L’intervento però è stato più facile del previsto. Dopo una mattinata in ospedale, Francesco era già potuto rientrare a casa.
«Gli effetti però non sono stati immediati – ci rivela il nostro amico andriese -. Passò un po’ di tempo prima che i disturbi sino ad allora accusati scomparissero. Qualche giorno dopo, un mio amico mi invitò a riprovare a suonare la chitarra, ormai abbandonata da anni. Riuscii a suonare perfettamente un pezzo dei Pink Floyd. Fummo entrambi sorpresi da questo risultato e decisi di rifarlo e documentare il tutto con un video, diventato poi virale in rete».

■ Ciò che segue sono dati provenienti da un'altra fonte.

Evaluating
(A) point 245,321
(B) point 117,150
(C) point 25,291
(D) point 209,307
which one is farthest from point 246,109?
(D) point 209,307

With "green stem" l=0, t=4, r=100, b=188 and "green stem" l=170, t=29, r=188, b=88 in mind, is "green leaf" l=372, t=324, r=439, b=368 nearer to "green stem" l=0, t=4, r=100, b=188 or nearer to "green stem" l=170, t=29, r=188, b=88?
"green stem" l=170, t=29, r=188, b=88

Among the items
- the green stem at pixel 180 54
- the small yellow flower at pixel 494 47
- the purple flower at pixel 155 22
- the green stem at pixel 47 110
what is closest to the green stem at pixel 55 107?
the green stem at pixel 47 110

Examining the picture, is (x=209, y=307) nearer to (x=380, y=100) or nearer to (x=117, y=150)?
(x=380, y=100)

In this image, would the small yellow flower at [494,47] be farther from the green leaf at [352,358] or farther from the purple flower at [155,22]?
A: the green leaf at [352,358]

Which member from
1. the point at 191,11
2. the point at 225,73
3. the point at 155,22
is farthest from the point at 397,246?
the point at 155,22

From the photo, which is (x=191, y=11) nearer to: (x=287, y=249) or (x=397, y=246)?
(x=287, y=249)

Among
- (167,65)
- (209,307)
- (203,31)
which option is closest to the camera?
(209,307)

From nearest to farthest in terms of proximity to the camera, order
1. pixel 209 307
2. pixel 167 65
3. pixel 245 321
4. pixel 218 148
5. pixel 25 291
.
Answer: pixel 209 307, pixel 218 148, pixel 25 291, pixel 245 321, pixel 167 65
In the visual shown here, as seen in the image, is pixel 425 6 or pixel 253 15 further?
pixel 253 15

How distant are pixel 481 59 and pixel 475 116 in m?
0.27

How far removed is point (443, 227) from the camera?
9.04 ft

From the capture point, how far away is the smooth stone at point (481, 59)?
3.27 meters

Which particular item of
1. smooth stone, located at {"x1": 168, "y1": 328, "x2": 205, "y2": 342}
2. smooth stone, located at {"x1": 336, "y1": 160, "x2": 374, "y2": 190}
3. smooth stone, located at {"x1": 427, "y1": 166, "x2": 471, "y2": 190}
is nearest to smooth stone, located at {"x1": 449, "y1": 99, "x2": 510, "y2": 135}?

«Allora decisi di interrompere le cure farmacologiche, senza però avvisare il mio neurologo – confessa Francesco-. Lui non ha mai creduto al metodo Zamboni e, pur notando miglioramenti nella mia condizione, non ha mai voluto riconoscere che fosse merito dell’angioplastica».
«Molti reputano Zamboni un ciarlatano e affermano che non ci siano prove scientifiche che diano valore alla sua tesi, eppure io ne sono l’esempio vivente. Da 8 anni non ho più nessun sintomo, e i segnali genericamente si presentano ogni 2 anni».
Lui non è l’unico caso in Italia. «Tante persone affette da sclerosi multipla si sono sottoposte allo stesso intervento, notando grandi miglioramenti. Non può essere una coincidenza» conferma il 36enne.
Ora Francesco è consigliere nazionale dell’Associazione CCSVI nella sclerosi multipla – Onlus che intende incoraggiare, coordinare e sostenere la ricerca rivolta alla prevenzione, diagnosi e cura della Sclerosi Multipla, con particolare riferimento alle sue connessioni con l’insufficienza venosa cronica cerebro-spinale.
Oltre a divulgare notizie e ad assistere malati non più al primo stadio, l’andriese si batte affinché «ci si possa sottoporre all’intervento di angioplastica in maniera gratuita. Oggi purtroppo quest’operazione può essere affrontata solo privatamente al costo di 5 mila euro».
«La sclerosi multipla ha la sua massima incidenza tra i 15 e 20 anni. A quell’età una diagnosi del genere sconvolge la vita. Io voglio che soprattutto i più giovani possano conoscere e avere accesso a questa possibilità e che, attraverso la mia storia, possano capire che hanno speranza di poter tornare a star bene».
La lunga intervista giunge ormai al termine, ma c’è ancora tempo per le due domande finali.
«Non hai paura che tu possa tornare ad avvertire i sintomi della sclerosi multipla?» chiedo. La risposta è secca: «Certo. E sarò pronto a rieffettuare l’esame ecodoppler e risottopormi all’intervento di angioplastica, se necessario».
«Ultima domanda. Francesco, ma tu, nonostante non ti sia più sottoposto a controlli, puoi definirti “guarito”?».
«Ti rigiro la domanda. Come mi definiresti tu dopo quest’incontro?» risponde sorridendo Francesco, mentre con passi decisi torna a lavoro e la sua mano torna ad impugnare il pacchetto di sigarette, ad estrarne una e fumare la sua ennesima Chesterfield rossa.